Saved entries
>>>>
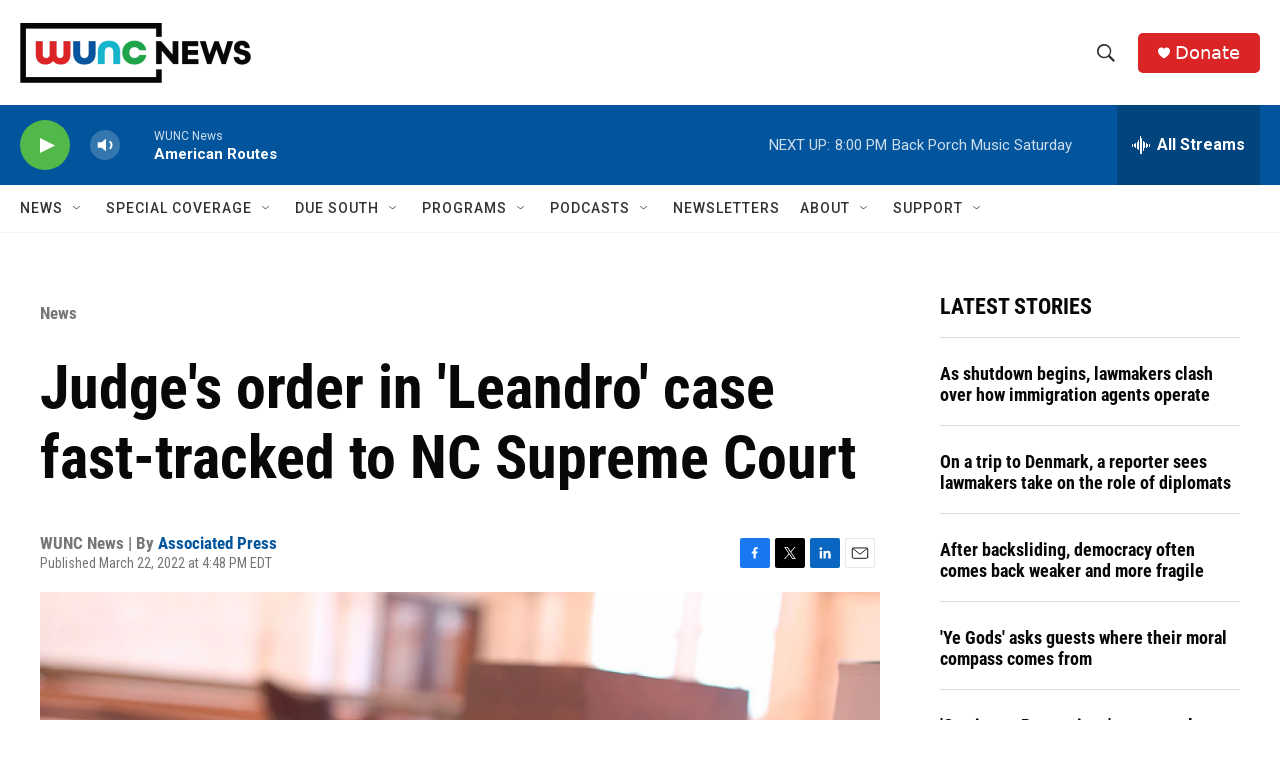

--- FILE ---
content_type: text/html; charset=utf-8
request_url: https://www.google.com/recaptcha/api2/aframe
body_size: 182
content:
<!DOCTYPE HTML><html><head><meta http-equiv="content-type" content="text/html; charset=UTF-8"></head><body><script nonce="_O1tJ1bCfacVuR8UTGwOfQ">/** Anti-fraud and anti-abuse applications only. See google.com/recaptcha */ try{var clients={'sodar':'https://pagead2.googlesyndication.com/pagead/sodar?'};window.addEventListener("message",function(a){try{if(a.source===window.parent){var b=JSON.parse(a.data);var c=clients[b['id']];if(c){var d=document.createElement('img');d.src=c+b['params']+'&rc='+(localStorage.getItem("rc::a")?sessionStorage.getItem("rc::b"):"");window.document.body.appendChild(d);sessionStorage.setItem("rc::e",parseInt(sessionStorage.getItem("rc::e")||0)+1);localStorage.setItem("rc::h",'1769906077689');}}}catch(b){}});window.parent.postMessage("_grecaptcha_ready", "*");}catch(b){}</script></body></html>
<<<<
>>>>
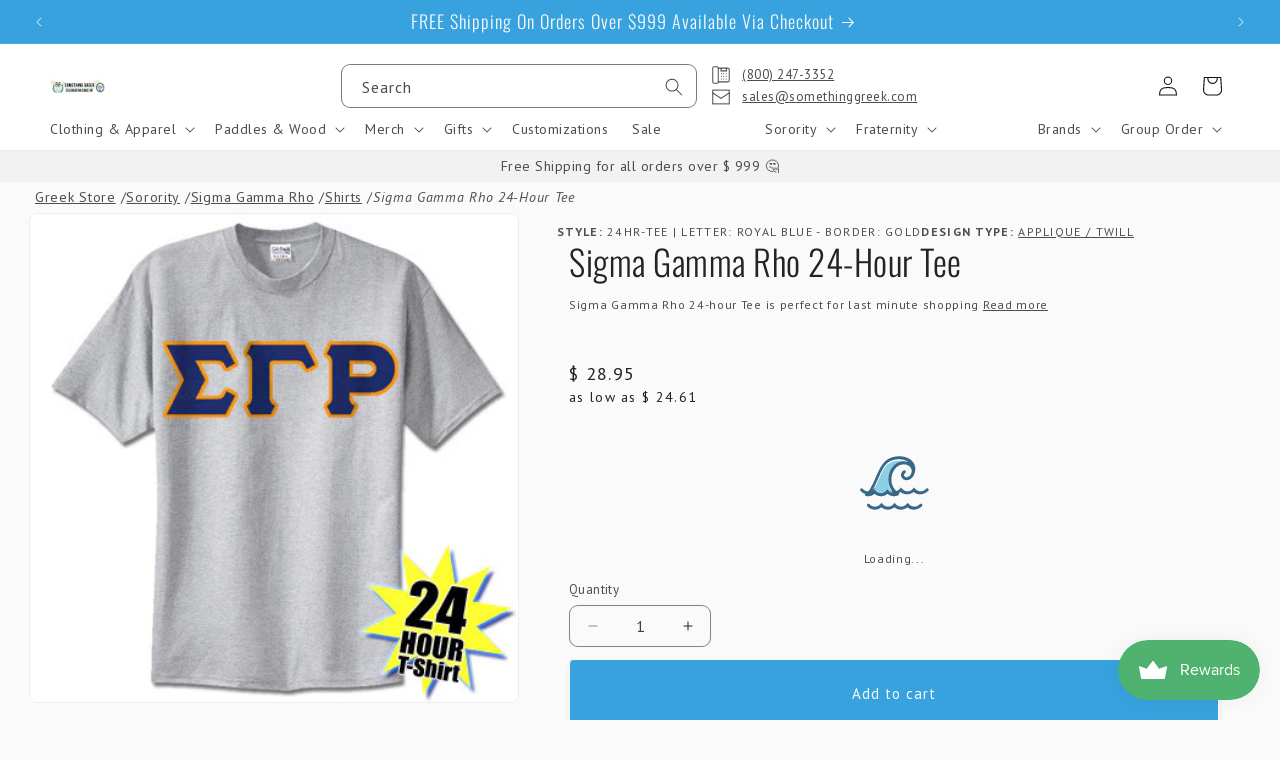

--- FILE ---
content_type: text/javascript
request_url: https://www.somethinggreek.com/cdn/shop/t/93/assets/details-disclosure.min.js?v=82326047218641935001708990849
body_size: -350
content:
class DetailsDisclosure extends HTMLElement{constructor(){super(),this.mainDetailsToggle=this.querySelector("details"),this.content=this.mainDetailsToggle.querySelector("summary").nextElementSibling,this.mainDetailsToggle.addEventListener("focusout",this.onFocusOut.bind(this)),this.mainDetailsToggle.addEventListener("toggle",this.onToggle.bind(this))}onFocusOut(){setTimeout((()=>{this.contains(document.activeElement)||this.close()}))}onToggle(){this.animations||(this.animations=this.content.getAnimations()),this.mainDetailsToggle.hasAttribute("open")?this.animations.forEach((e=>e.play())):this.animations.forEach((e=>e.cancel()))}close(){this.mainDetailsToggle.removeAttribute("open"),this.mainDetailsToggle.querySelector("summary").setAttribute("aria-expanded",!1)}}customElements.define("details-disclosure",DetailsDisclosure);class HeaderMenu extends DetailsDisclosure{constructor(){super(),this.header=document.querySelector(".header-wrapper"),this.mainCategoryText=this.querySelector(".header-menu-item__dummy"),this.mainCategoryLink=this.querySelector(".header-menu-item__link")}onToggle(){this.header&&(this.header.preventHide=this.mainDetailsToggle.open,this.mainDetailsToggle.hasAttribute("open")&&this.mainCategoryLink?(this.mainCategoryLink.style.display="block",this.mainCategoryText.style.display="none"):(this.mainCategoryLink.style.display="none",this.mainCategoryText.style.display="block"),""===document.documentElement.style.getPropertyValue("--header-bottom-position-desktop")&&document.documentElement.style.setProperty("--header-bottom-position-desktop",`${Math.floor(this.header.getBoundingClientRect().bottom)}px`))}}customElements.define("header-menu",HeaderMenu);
<<<<
▶ [Exercise requirements] Using the records, find the number of lines in which the string "https" occurs. Reply with that number alone.

▶ [Written solution] 3